EXERCISE BRIEF -
What you return should be the full listing, exactly as given.

DATA TO PROCESS -
== Segment start ==

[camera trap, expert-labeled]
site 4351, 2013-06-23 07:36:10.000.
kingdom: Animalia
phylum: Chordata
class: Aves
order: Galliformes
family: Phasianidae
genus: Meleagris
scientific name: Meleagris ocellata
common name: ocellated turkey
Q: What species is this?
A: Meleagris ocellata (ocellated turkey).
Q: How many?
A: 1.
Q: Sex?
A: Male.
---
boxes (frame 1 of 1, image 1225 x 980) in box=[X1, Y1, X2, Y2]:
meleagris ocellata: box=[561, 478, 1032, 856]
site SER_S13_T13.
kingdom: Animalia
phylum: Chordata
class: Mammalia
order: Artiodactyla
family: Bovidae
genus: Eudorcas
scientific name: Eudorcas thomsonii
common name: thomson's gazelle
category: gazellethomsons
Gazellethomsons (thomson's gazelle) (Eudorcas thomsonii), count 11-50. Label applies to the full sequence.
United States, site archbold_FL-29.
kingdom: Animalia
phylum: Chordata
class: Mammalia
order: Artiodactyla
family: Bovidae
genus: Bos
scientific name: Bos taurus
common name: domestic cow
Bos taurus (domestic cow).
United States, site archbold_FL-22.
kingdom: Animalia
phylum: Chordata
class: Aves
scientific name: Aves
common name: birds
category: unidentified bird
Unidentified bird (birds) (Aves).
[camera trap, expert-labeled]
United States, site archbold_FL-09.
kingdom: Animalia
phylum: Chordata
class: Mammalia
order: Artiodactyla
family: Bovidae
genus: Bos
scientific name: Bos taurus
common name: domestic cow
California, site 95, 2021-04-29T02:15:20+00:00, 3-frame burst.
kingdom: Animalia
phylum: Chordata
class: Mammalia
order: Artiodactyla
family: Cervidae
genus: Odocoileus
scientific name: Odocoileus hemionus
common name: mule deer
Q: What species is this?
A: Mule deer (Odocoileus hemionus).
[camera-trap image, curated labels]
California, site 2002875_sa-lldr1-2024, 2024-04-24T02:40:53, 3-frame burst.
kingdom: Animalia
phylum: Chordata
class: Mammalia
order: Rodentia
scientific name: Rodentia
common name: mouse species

== Segment end ==

OUTPUT FOR THIS EXERCISE -
[camera trap, expert-labeled]
site 4351, 2013-06-23 07:36:10.000.
kingdom: Animalia
phylum: Chordata
class: Aves
order: Galliformes
family: Phasianidae
genus: Meleagris
scientific name: Meleagris ocellata
common name: ocellated turkey
Q: What species is this?
A: Meleagris ocellata (ocellated turkey).
Q: How many?
A: 1.
Q: Sex?
A: Male.
---
boxes (frame 1 of 1, image 1225 x 980) in box=[X1, Y1, X2, Y2]:
meleagris ocellata: box=[561, 478, 1032, 856]
site SER_S13_T13.
kingdom: Animalia
phylum: Chordata
class: Mammalia
order: Artiodactyla
family: Bovidae
genus: Eudorcas
scientific name: Eudorcas thomsonii
common name: thomson's gazelle
category: gazellethomsons
Gazellethomsons (thomson's gazelle) (Eudorcas thomsonii), count 11-50. Label applies to the full sequence.
United States, site archbold_FL-29.
kingdom: Animalia
phylum: Chordata
class: Mammalia
order: Artiodactyla
family: Bovidae
genus: Bos
scientific name: Bos taurus
common name: domestic cow
Bos taurus (domestic cow).
United States, site archbold_FL-22.
kingdom: Animalia
phylum: Chordata
class: Aves
scientific name: Aves
common name: birds
category: unidentified bird
Unidentified bird (birds) (Aves).
[camera trap, expert-labeled]
United States, site archbold_FL-09.
kingdom: Animalia
phylum: Chordata
class: Mammalia
order: Artiodactyla
family: Bovidae
genus: Bos
scientific name: Bos taurus
common name: domestic cow
California, site 95, 2021-04-29T02:15:20+00:00, 3-frame burst.
kingdom: Animalia
phylum: Chordata
class: Mammalia
order: Artiodactyla
family: Cervidae
genus: Odocoileus
scientific name: Odocoileus hemionus
common name: mule deer
Q: What species is this?
A: Mule deer (Odocoileus hemionus).
[camera-trap image, curated labels]
California, site 2002875_sa-lldr1-2024, 2024-04-24T02:40:53, 3-frame burst.
kingdom: Animalia
phylum: Chordata
class: Mammalia
order: Rodentia
scientific name: Rodentia
common name: mouse species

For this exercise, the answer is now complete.